Trump nell’ultimo mese ha concesso un grande numero di amnistie, probabilmente da quando ha realizzato che dal 20 gennaio l’inquilino della Casa Bianca non sarà più lui. Mentre alcune delle grazie sembrano puri favori personali, altre sembrano veri e propri tentativi di coprire le spalle agli appartenenti al suo inner circle in previsione di future indagini, magari da parte del Dipartimento di Giustizia di Biden. Ad esempio, varie fonti hanno riportato al New York Times che il presidente sta sondando il terreno per concedere la grazia preventiva, ovvero che protegge da accuse non ancora formulate, a tre dei suoi figli e a Rudi Giuliani, suo stretto collaboratore e avvocato nonché amico personale. Comunque, finora, molti dei suoi collaboratori condannati per indagini collegate al Russiagate sono stati perdonati, o la loro pena commutata.

Nel marzo 2016, George Papadopoulos, allora neanche trentenne, iniziò a lavorare per la campagna di Trump come foreign advisor. Quello stesso mese, a Londra dove viveva e lavorava fino a quel momento, incontrò più volte Joseph Mifsud.

Tal Mifsud è un personaggio misterioso: originario di Malta, insegnava all’università Link Campus di Roma, presenziava annualmente alle conferenze di Valdai –  un think tank russo vicino al presidente Putin – e ha fondato una scuola diplomatica a Londra svanita nel nulla dopo il 2016. Papadopoulos voleva da lui contatti con il governo russo per organizzare, per conto della campagna presidenziale, un meeting fra Putin e Trump. All’FBI un anno dopo, invece, disse di aver incontrato il maltese solo prima di lavorare per Trump e per questo venne imputato per falsa testimonianza. Papadopoulos, tuttavia, accettò di collaborare con le indagini e fu condannato solamente a 14 giorni di carcere.

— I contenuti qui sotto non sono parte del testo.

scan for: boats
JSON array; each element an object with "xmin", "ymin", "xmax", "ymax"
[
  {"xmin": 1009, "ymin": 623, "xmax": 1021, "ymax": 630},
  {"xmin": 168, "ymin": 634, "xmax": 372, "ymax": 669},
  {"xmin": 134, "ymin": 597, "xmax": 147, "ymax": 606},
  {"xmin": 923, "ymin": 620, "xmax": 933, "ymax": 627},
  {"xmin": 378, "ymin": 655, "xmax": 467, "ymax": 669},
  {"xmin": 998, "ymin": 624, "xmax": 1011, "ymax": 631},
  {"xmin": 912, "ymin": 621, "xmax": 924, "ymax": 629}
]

Indagini che, tra l’altro, erano partite proprio per colpa sua poiché, nel maggio 2016 dopo qualche bicchiere di troppo in un wine bar londinese, si era fatto sfuggire con l’ambasciatore australiano che i russi avevano materiale compromettente sulla Clinton, informazione questa che gli era stata data da Mifsud in uno dei loro incontri. La sua difesa sostenne poi che la falsa testimonianza fosse derivata dalla volontà di Papadopoulos di rimanere fedele a Trump. Il presidente, comunque, gli ha concesso la grazia il 22 dicembre.

Nel 1788 al congresso della Virginia per la ratifica della Costituzione americana, un delegato locale, George Mason, si disse contrario al potere presidenziale di concedere la grazia senza vincoli, argomentando che avrebbe portato a graziare crimini commessi in accordo col presidente stesso. Madison, uno dei padri fondatori, gli rispose che ciò non sarebbe stato un non problema, dato che un presidente del genere sarebbe stato prontamente deposto dal parlamento tramite impeachment. Già Nixon, nel 1974, aveva trovato un modo per aggirare questo inconveniente. Sotto la minaccia dell’impeachment si dimise e il suo vicepresidente Ford – succeduto ad Agnew – divenne presidente concedendogli la grazia preventiva. Così, non venne mai condannato per i fatti del Watergate. Chissà come andrà a finire per il Russiagate.